# Anthracite Supplier in Portugal?



## AJ! (Jul 15, 2016)

Hi All,

Am considering importing a solid-fuel burning cooker / water heater to Portugal. The manufacturer recommends using a smokeless fuel, specifically Anthracite. Has anyone come across a supplier in Portugal (Sintra area preferably)? I spoken to people who know what it is but not where to buy it. Any pointers would be greatly appreciated!

Cheers,
AJ


----------



## MrBife (Jul 26, 2009)

Don't do it ! Choose another fuel as Anthracite/Coal/Coke are not distributed well here and if you can get them shipped will prove expensive. If it breaks then you won't find spares either. Wood pellet boilers are way more efficient and the fuel is much cheaper and widely available.

Alternatively why not look at solar energy (free) coupled with large storage tank + a heat pump for zero solar gain days.


----------



## travelling-man (Jun 17, 2011)

As MrBife says, don't do it.

Anthracite is coal related & PT has no coal........ it does however have shed loads of trees & wood pellets come from trees so are available everywhere & as cheap as (wood?  ) chips


----------



## AJ! (Jul 15, 2016)

Thanks for the reply, really good to know. I've come across pellet burners for central heating before but not combined cooker and water / central heating. Will have a look to see if such a thing exists. 

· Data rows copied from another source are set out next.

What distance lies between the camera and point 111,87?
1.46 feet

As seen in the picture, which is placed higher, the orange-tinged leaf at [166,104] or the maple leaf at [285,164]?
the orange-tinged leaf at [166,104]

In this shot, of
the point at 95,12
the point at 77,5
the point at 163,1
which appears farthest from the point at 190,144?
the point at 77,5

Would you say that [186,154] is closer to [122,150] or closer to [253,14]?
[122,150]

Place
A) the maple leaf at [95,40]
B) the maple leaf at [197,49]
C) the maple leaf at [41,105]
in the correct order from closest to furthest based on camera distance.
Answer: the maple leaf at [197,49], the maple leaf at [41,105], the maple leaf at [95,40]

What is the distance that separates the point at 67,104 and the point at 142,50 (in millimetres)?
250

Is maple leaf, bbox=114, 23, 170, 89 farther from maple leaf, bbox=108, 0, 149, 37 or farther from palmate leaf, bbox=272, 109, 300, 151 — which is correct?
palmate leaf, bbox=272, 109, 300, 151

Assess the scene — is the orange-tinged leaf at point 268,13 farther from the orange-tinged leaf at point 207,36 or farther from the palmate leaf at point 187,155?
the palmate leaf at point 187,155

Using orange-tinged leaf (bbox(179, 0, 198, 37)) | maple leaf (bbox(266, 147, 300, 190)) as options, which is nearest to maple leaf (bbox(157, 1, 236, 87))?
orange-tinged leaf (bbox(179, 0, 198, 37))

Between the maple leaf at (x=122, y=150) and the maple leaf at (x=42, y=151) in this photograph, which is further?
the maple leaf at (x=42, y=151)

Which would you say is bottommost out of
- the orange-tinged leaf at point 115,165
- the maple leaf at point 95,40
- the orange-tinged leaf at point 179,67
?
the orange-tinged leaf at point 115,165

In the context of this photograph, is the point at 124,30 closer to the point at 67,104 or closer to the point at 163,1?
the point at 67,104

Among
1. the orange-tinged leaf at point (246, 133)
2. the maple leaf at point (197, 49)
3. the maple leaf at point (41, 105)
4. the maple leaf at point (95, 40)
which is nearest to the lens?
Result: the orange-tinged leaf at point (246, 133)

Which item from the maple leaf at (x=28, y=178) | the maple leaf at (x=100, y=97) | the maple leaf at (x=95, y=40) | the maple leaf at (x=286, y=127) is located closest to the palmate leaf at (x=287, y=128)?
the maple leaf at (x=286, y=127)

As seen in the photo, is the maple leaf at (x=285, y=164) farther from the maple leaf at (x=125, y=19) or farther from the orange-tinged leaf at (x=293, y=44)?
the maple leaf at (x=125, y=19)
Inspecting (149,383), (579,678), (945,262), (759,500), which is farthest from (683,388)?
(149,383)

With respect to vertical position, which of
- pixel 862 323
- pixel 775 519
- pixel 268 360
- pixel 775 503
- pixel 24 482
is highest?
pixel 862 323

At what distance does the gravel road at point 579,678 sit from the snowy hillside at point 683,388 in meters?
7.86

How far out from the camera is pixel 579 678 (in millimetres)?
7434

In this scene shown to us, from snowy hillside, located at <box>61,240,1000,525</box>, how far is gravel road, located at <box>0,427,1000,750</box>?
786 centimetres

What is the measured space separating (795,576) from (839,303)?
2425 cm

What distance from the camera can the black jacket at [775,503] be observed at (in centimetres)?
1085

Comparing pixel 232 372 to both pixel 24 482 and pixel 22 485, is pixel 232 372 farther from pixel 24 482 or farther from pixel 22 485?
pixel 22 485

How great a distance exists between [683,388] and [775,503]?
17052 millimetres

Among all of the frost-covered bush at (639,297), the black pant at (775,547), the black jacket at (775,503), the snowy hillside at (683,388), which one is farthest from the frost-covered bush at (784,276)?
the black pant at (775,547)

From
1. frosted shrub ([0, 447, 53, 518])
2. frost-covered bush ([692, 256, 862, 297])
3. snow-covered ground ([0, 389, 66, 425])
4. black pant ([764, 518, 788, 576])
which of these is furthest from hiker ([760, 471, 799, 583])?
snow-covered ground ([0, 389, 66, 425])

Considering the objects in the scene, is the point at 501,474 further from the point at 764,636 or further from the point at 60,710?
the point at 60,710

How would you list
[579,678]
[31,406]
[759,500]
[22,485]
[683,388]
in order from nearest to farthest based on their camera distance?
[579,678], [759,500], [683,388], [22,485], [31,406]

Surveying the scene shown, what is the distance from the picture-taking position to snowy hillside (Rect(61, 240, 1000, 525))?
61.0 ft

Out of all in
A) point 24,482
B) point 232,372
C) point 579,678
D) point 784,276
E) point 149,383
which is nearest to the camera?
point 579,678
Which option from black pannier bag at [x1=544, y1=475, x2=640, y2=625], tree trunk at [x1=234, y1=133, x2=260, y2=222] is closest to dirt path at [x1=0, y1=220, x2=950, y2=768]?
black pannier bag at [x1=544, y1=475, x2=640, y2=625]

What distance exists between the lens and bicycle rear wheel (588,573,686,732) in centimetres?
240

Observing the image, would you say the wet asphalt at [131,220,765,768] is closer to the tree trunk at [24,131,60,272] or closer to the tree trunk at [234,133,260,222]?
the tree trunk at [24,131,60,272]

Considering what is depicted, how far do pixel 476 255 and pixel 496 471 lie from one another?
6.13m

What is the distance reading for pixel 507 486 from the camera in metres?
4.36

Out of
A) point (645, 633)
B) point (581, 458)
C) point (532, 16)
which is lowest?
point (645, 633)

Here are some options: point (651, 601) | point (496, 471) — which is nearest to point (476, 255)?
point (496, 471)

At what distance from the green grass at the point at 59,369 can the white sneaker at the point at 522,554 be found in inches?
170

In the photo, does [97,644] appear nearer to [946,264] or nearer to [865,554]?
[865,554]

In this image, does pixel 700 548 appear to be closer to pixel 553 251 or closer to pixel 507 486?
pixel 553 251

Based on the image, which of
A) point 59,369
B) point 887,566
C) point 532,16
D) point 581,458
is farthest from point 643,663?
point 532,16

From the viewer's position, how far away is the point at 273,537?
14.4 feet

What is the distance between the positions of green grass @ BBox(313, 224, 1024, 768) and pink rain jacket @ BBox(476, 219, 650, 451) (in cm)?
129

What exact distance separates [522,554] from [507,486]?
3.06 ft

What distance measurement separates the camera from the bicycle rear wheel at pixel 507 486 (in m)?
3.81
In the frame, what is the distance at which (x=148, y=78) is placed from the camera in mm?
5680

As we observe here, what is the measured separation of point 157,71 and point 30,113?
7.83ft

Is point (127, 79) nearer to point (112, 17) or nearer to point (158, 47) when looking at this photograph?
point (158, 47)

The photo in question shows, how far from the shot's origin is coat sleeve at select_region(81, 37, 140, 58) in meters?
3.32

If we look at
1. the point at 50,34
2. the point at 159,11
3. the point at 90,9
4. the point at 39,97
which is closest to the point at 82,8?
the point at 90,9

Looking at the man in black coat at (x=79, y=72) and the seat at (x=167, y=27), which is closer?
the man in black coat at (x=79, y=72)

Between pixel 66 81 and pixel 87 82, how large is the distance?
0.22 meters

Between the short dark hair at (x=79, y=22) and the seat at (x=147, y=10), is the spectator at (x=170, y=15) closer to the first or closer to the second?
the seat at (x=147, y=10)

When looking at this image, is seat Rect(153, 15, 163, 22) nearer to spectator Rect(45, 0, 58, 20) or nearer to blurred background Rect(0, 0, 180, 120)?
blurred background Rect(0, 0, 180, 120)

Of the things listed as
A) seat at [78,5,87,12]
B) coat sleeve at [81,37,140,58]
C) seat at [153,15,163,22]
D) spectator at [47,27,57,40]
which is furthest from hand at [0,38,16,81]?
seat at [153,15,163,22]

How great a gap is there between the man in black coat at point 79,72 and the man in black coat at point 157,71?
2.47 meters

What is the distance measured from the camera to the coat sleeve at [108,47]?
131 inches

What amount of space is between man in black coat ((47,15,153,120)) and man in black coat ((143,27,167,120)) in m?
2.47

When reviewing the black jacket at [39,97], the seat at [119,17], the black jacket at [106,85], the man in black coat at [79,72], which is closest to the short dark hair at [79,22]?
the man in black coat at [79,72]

I suppose theoretically a solid fuel burner should work with wood pellets too. Might email the sales rep and enquire. Am not particularly concerned with maintenance as there is not really anything to go wrong. Electrically powered cookers are a different story I know but the model I'm looking at is simply a lump of metal with a space to start a fire.... what can go wrong?!!

Cheers,
AJ


----------



## AJ! (Jul 15, 2016)

Also, yes, definitely giving serious consideration to solar power options. Am in the process of gathering quotes. I just for some reason have always been enamoured with the idea of having a traditional cooker that heated the whole house. I initially thought of trying to run such a system off solar energy but it seems the cookers that run central heating can't be heated electrically. Must be some problem with electricity and water.... who knew?!

AJ


----------



## MrBife (Jul 26, 2009)

I think you are overlooking the fact that in summer you don't need room heating whereas you do need a minimum amount of hot water. Many, myself included, cook outside through the summer on a Gas BBQ/Gas hob. Even in spring or autumn you may not want the heat generated by 'a lump of metal with a space to start a fire'. 

In my view its best to keep all these things separate and to heat water with solar or gas (or both).

Lots of info and discussion on this elsewhere in this forum if you do a search


----------



## SpiggyTopes (Feb 1, 2015)

Were you in Sintra last winter?

It was awful. Cold, wet and windy.

We have been living here for six months and swore we would jut live like the previous owners ..... wood fire in the living room, stove in the hall, old gas bottle water heater.

No, just too cold and the wood expensive .

I've considered central systems (gas and pellet), large gas tank in the garden, pumps, controllers, digging, running radiator pipes in the floor and on and on.

Finally, we are going to fit 2kW electric heaters, fan assisted; we spent E 800 on firewood and this goes well toward the cost of electricity. It goes against the grain to use secondary power but there you are!

That just leaves a simple solar system for the hot water .... haven't decided about that yet.

I don't think there is an easy answer to this except to say that wood pellets keep popping up as ideal.


----------



## travelling-man (Jun 17, 2011)

SpiggyTopes said:


> Were you in Sintra last winter?
> 
> It was awful. Cold, wet and windy.
> 
> ...


For what it's worth, we renovated our place in two separate stages and quickly found the best and most cost effective solutions were: 

Insulate everything REALLY well.

Good double glazed doors, windows AND shutters.

Gas fired hot water because it's pretty much instant & cheap as chips.

Wood pellet burning boiler linked to central heating radiators that can be switched on/off by zones & which can also provide hot water as an alternative to gas.

We chose all electric cooking because it irritates the hell out of me when you run out of gas halfway through cooking a meal & I often cook outside on a BBQ and/or smoker in the summer.

We looked at & rejected the solar hot water system because of relatively high purchase cost compared to life expectancy & then compared that to the gas fired option.

Oh & electric blankets on the beds in winter.


----------



## SpiggyTopes (Feb 1, 2015)

I forgot to mention the electric blankets ..... yummy!


----------